Excerpts from a dataset
====================

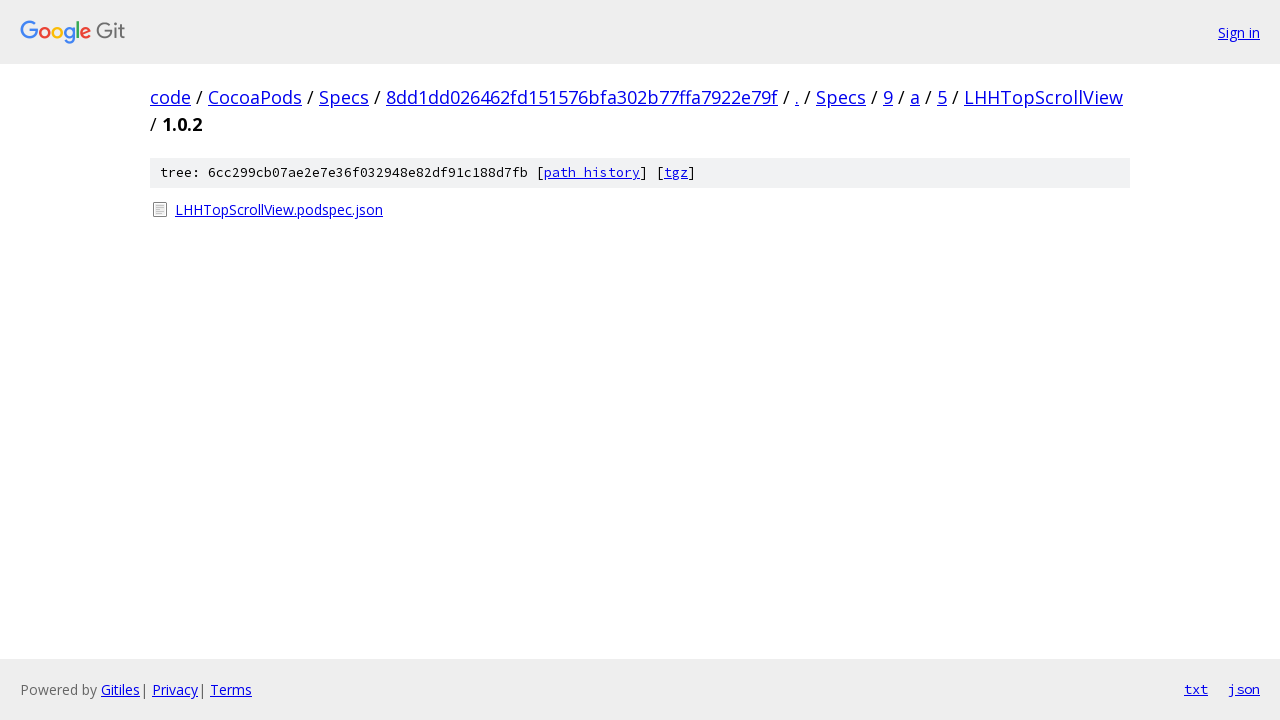

--- FILE ---
content_type: text/html; charset=utf-8
request_url: https://code.googlesource.com/CocoaPods/Specs/+/8dd1dd026462fd151576bfa302b77ffa7922e79f/Specs/9/a/5/LHHTopScrollView/1.0.2?autodive=0%2F%2F%2F/
body_size: 791
content:
<!DOCTYPE html><html lang="en"><head><meta charset="utf-8"><meta name="viewport" content="width=device-width, initial-scale=1"><title>Specs/9/a/5/LHHTopScrollView/1.0.2 - CocoaPods/Specs - Git at Google</title><link rel="stylesheet" type="text/css" href="/+static/base.css"><!-- default customHeadTagPart --></head><body class="Site"><header class="Site-header"><div class="Header"><a class="Header-image" href="/"><img src="//www.gstatic.com/images/branding/lockups/2x/lockup_git_color_108x24dp.png" width="108" height="24" alt="Google Git"></a><div class="Header-menu"> <a class="Header-menuItem" href="https://accounts.google.com/AccountChooser?faa=1&amp;continue=https://code.googlesource.com/login/CocoaPods/Specs/%2B/8dd1dd026462fd151576bfa302b77ffa7922e79f/Specs/9/a/5/LHHTopScrollView/1.0.2?autodive%3D0%252F%252F%252F%252F">Sign in</a> </div></div></header><div class="Site-content"><div class="Container "><div class="Breadcrumbs"><a class="Breadcrumbs-crumb" href="/?format=HTML">code</a> / <a class="Breadcrumbs-crumb" href="/CocoaPods/">CocoaPods</a> / <a class="Breadcrumbs-crumb" href="/CocoaPods/Specs/">Specs</a> / <a class="Breadcrumbs-crumb" href="/CocoaPods/Specs/+/8dd1dd026462fd151576bfa302b77ffa7922e79f">8dd1dd026462fd151576bfa302b77ffa7922e79f</a> / <a class="Breadcrumbs-crumb" href="/CocoaPods/Specs/+/8dd1dd026462fd151576bfa302b77ffa7922e79f/?autodive=0%2F%2F%2F%2F">.</a> / <a class="Breadcrumbs-crumb" href="/CocoaPods/Specs/+/8dd1dd026462fd151576bfa302b77ffa7922e79f/Specs?autodive=0%2F%2F%2F%2F">Specs</a> / <a class="Breadcrumbs-crumb" href="/CocoaPods/Specs/+/8dd1dd026462fd151576bfa302b77ffa7922e79f/Specs/9?autodive=0%2F%2F%2F%2F">9</a> / <a class="Breadcrumbs-crumb" href="/CocoaPods/Specs/+/8dd1dd026462fd151576bfa302b77ffa7922e79f/Specs/9/a?autodive=0%2F%2F%2F%2F">a</a> / <a class="Breadcrumbs-crumb" href="/CocoaPods/Specs/+/8dd1dd026462fd151576bfa302b77ffa7922e79f/Specs/9/a/5?autodive=0%2F%2F%2F%2F">5</a> / <a class="Breadcrumbs-crumb" href="/CocoaPods/Specs/+/8dd1dd026462fd151576bfa302b77ffa7922e79f/Specs/9/a/5/LHHTopScrollView?autodive=0%2F%2F%2F%2F">LHHTopScrollView</a> / <span class="Breadcrumbs-crumb">1.0.2</span></div><div class="TreeDetail"><div class="u-sha1 u-monospace TreeDetail-sha1">tree: 6cc299cb07ae2e7e36f032948e82df91c188d7fb [<a href="/CocoaPods/Specs/+log/8dd1dd026462fd151576bfa302b77ffa7922e79f/Specs/9/a/5/LHHTopScrollView/1.0.2">path history</a>] <span>[<a href="/CocoaPods/Specs/+archive/8dd1dd026462fd151576bfa302b77ffa7922e79f/Specs/9/a/5/LHHTopScrollView/1.0.2.tar.gz">tgz</a>]</span></div><ol class="FileList"><li class="FileList-item FileList-item--regularFile" title="Regular file - LHHTopScrollView.podspec.json"><a class="FileList-itemLink" href="/CocoaPods/Specs/+/8dd1dd026462fd151576bfa302b77ffa7922e79f/Specs/9/a/5/LHHTopScrollView/1.0.2/LHHTopScrollView.podspec.json?autodive=0%2F%2F%2F%2F">LHHTopScrollView.podspec.json</a></li></ol></div></div> <!-- Container --></div> <!-- Site-content --><footer class="Site-footer"><div class="Footer"><span class="Footer-poweredBy">Powered by <a href="https://gerrit.googlesource.com/gitiles/">Gitiles</a>| <a href="https://policies.google.com/privacy">Privacy</a>| <a href="https://policies.google.com/terms">Terms</a></span><span class="Footer-formats"><a class="u-monospace Footer-formatsItem" href="?format=TEXT">txt</a> <a class="u-monospace Footer-formatsItem" href="?format=JSON">json</a></span></div></footer></body></html>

====================

EXERCISE: Could you restate every record above word for word, leaving the pictures out?

RESULT FOR THIS EXERCISE:
--- FILE ---
content_type: text/html; charset=utf-8
request_url: https://code.googlesource.com/CocoaPods/Specs/+/8dd1dd026462fd151576bfa302b77ffa7922e79f/Specs/9/a/5/LHHTopScrollView/1.0.2?autodive=0%2F%2F%2F/
body_size: 791
content:
<!DOCTYPE html><html lang="en"><head><meta charset="utf-8"><meta name="viewport" content="width=device-width, initial-scale=1"><title>Specs/9/a/5/LHHTopScrollView/1.0.2 - CocoaPods/Specs - Git at Google</title><link rel="stylesheet" type="text/css" href="/+static/base.css"><!-- default customHeadTagPart --></head><body class="Site"><header class="Site-header"><div class="Header"><a class="Header-image" href="/"><img src="//www.gstatic.com/images/branding/lockups/2x/lockup_git_color_108x24dp.png" width="108" height="24" alt="Google Git"></a><div class="Header-menu"> <a class="Header-menuItem" href="https://accounts.google.com/AccountChooser?faa=1&amp;continue=https://code.googlesource.com/login/CocoaPods/Specs/%2B/8dd1dd026462fd151576bfa302b77ffa7922e79f/Specs/9/a/5/LHHTopScrollView/1.0.2?autodive%3D0%252F%252F%252F%252F">Sign in</a> </div></div></header><div class="Site-content"><div class="Container "><div class="Breadcrumbs"><a class="Breadcrumbs-crumb" href="/?format=HTML">code</a> / <a class="Breadcrumbs-crumb" href="/CocoaPods/">CocoaPods</a> / <a class="Breadcrumbs-crumb" href="/CocoaPods/Specs/">Specs</a> / <a class="Breadcrumbs-crumb" href="/CocoaPods/Specs/+/8dd1dd026462fd151576bfa302b77ffa7922e79f">8dd1dd026462fd151576bfa302b77ffa7922e79f</a> / <a class="Breadcrumbs-crumb" href="/CocoaPods/Specs/+/8dd1dd026462fd151576bfa302b77ffa7922e79f/?autodive=0%2F%2F%2F%2F">.</a> / <a class="Breadcrumbs-crumb" href="/CocoaPods/Specs/+/8dd1dd026462fd151576bfa302b77ffa7922e79f/Specs?autodive=0%2F%2F%2F%2F">Specs</a> / <a class="Breadcrumbs-crumb" href="/CocoaPods/Specs/+/8dd1dd026462fd151576bfa302b77ffa7922e79f/Specs/9?autodive=0%2F%2F%2F%2F">9</a> / <a class="Breadcrumbs-crumb" href="/CocoaPods/Specs/+/8dd1dd026462fd151576bfa302b77ffa7922e79f/Specs/9/a?autodive=0%2F%2F%2F%2F">a</a> / <a class="Breadcrumbs-crumb" href="/CocoaPods/Specs/+/8dd1dd026462fd151576bfa302b77ffa7922e79f/Specs/9/a/5?autodive=0%2F%2F%2F%2F">5</a> / <a class="Breadcrumbs-crumb" href="/CocoaPods/Specs/+/8dd1dd026462fd151576bfa302b77ffa7922e79f/Specs/9/a/5/LHHTopScrollView?autodive=0%2F%2F%2F%2F">LHHTopScrollView</a> / <span class="Breadcrumbs-crumb">1.0.2</span></div><div class="TreeDetail"><div class="u-sha1 u-monospace TreeDetail-sha1">tree: 6cc299cb07ae2e7e36f032948e82df91c188d7fb [<a href="/CocoaPods/Specs/+log/8dd1dd026462fd151576bfa302b77ffa7922e79f/Specs/9/a/5/LHHTopScrollView/1.0.2">path history</a>] <span>[<a href="/CocoaPods/Specs/+archive/8dd1dd026462fd151576bfa302b77ffa7922e79f/Specs/9/a/5/LHHTopScrollView/1.0.2.tar.gz">tgz</a>]</span></div><ol class="FileList"><li class="FileList-item FileList-item--regularFile" title="Regular file - LHHTopScrollView.podspec.json"><a class="FileList-itemLink" href="/CocoaPods/Specs/+/8dd1dd026462fd151576bfa302b77ffa7922e79f/Specs/9/a/5/LHHTopScrollView/1.0.2/LHHTopScrollView.podspec.json?autodive=0%2F%2F%2F%2F">LHHTopScrollView.podspec.json</a></li></ol></div></div> <!-- Container --></div> <!-- Site-content --><footer class="Site-footer"><div class="Footer"><span class="Footer-poweredBy">Powered by <a href="https://gerrit.googlesource.com/gitiles/">Gitiles</a>| <a href="https://policies.google.com/privacy">Privacy</a>| <a href="https://policies.google.com/terms">Terms</a></span><span class="Footer-formats"><a class="u-monospace Footer-formatsItem" href="?format=TEXT">txt</a> <a class="u-monospace Footer-formatsItem" href="?format=JSON">json</a></span></div></footer></body></html>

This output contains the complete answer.